### TEXT EXCERPT
BEGIN

Another staple of British TV, classic adaptations also continued to appear, often star-studded affairs such as Jonathan Miller's controversial Christmas Day version of Alice in Wonderland (1966). However, it was Miller's 1968 contribution to the arts show Omnibus, a heartstoppingly scary adaptation of MR James' Whistle And I'll Come To You (with Michael Horden) that was to be the beginning a long BBC fascination with the traditional English ghost story. The trend of anthology horror also continued in 1968 with the colour series Late Night Horror, produced by Harry Moore, which contained adaptations of the works of Arthur Conan Doyle and Roald Dahl among others.
Perhaps the strangest Telefantasy moment of the entire decade came on Boxing Day 1967 when The Beatles' semi-incoherent home movie, The Magical Mystery Tour, was first shown on BBC1. Although made in colour, the first broadcast was in monochrome which somewhat spoiled the party. A mixture of production numbers and rampant psychedelia with just the merest hint of a plot thrown in it concerned 'four - or five - magicians' and the effects they have on a bus trip taken by The Beatles and an weird assorted of circus performers, oddballs and freaks. The press hated it and most of the kids on council estates up and down the country who thought LSD was what the government called money simply didn't understand it. Although some of them did think the dream sequence with Auntie Jessie and all the spaghetti was quite funny. The Magical Mystery Tour remains, ultimately, what it was in 1967, an - admittedly occasionally amusing - ham-fisted amateurish mess, albeit one perfectly in keeping with the many excesses of the era. And, as Paul McCartney has often noted in recent years, there genuinely aren't many other places where you can watch alcoholic Scouse wife-beating junkie John Lennon singing 'I Am The Walrus' backed by a troupe of dancing policemen. Goo Goo Goo Joob.

END

### MATERIAL
BEGIN

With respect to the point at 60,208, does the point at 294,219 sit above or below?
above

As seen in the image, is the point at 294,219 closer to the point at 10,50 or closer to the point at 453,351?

END

### BRIEF 1
In the excerpt on 1960s British television, translate this sentence into Spanish: "Although made in colour, the first broadcast was in monochrome which somewhat spoiled the party."
### BRIEF 2
Turn the paragraph of the excerpt on 1960s British television that begins "Another staple of British TV" into a short list that keeps its main facts.
### BRIEF 3
Rename "Late Night Horror" to "Late-Night Horror" in the excerpt on 1960s British television, and give everything from "Another staple of" down to "Dahl among others." with that change.

### TASK SOLUTION 1
Aunque se rodó en color, la primera emisión fue en blanco y negro, lo que en cierto modo aguó la fiesta.

### TASK SOLUTION 2
- Classic adaptations, often star-studded, kept appearing on British TV, such as Jonathan Miller's controversial Christmas Day version of Alice in Wonderland (1966).
- Miller's 1968 adaptation of MR James' Whistle And I'll Come To You for the arts show Omnibus, with Michael Horden, began a long BBC fascination with the traditional English ghost story.
- Anthology horror continued in 1968 with the colour series Late Night Horror, produced by Harry Moore, which adapted works by Arthur Conan Doyle, Roald Dahl and others.

### TASK SOLUTION 3
Another staple of British TV, classic adaptations also continued to appear, often star-studded affairs such as Jonathan Miller's controversial Christmas Day version of Alice in Wonderland (1966). However, it was Miller's 1968 contribution to the arts show Omnibus, a heartstoppingly scary adaptation of MR James' Whistle And I'll Come To You (with Michael Horden) that was to be the beginning a long BBC fascination with the traditional English ghost story. The trend of anthology horror also continued in 1968 with the colour series Late-Night Horror, produced by Harry Moore, which contained adaptations of the works of Arthur Conan Doyle and Roald Dahl among others.